BEGIN Dataset extract

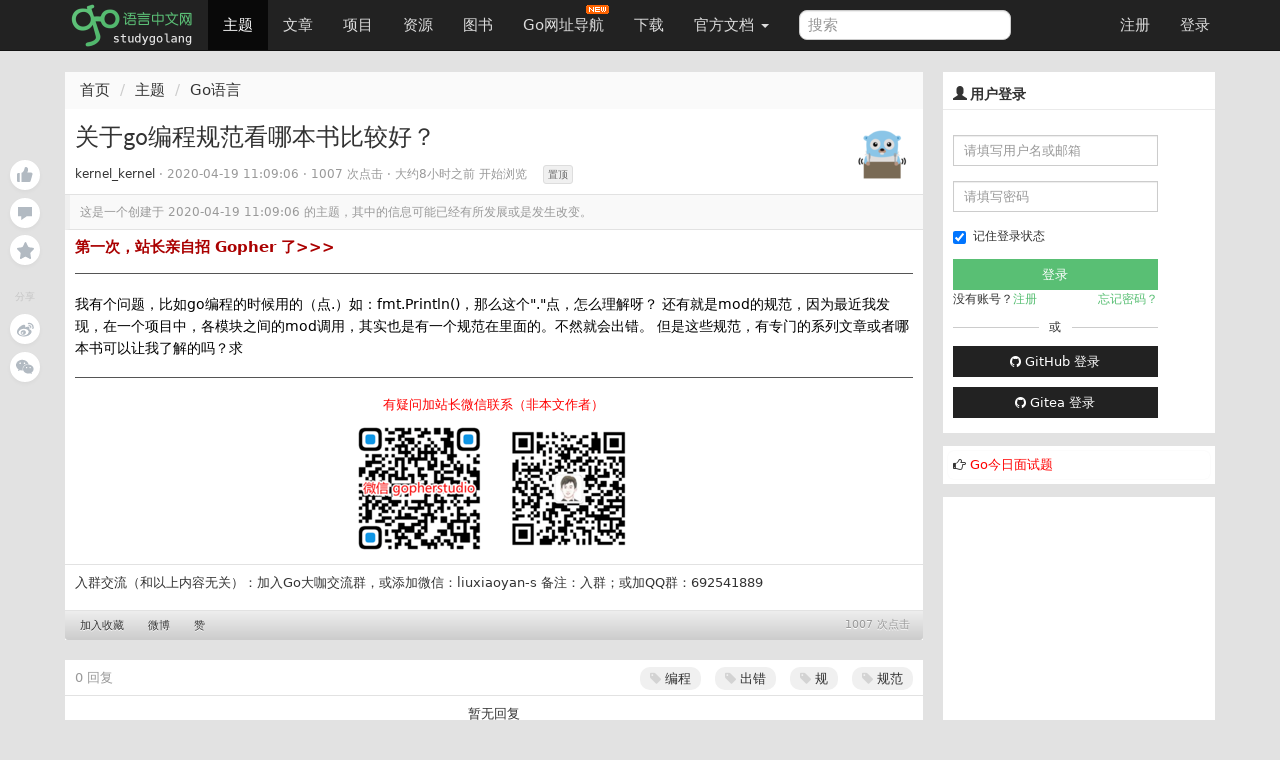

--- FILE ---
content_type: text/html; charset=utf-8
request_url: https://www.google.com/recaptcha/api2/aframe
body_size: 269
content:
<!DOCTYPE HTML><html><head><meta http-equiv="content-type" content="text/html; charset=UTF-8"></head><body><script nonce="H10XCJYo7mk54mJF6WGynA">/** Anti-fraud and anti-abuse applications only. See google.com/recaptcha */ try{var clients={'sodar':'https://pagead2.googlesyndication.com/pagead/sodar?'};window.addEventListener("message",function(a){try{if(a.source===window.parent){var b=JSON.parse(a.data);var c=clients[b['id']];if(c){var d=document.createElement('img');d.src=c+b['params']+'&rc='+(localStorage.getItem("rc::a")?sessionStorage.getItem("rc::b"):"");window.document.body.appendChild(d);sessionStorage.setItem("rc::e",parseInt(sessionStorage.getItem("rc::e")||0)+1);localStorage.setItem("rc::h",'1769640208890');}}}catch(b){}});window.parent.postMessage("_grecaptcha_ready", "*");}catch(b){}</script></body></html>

END Dataset extract

__Aim of the exercise__.
Print again the material above, limited to the lines from the one holding "body_size: 269" through the last, inclusive.

__Exercise answer__.
body_size: 269
content:
<!DOCTYPE HTML><html><head><meta http-equiv="content-type" content="text/html; charset=UTF-8"></head><body><script nonce="H10XCJYo7mk54mJF6WGynA">/** Anti-fraud and anti-abuse applications only. See google.com/recaptcha */ try{var clients={'sodar':'https://pagead2.googlesyndication.com/pagead/sodar?'};window.addEventListener("message",function(a){try{if(a.source===window.parent){var b=JSON.parse(a.data);var c=clients[b['id']];if(c){var d=document.createElement('img');d.src=c+b['params']+'&rc='+(localStorage.getItem("rc::a")?sessionStorage.getItem("rc::b"):"");window.document.body.appendChild(d);sessionStorage.setItem("rc::e",parseInt(sessionStorage.getItem("rc::e")||0)+1);localStorage.setItem("rc::h",'1769640208890');}}}catch(b){}});window.parent.postMessage("_grecaptcha_ready", "*");}catch(b){}</script></body></html>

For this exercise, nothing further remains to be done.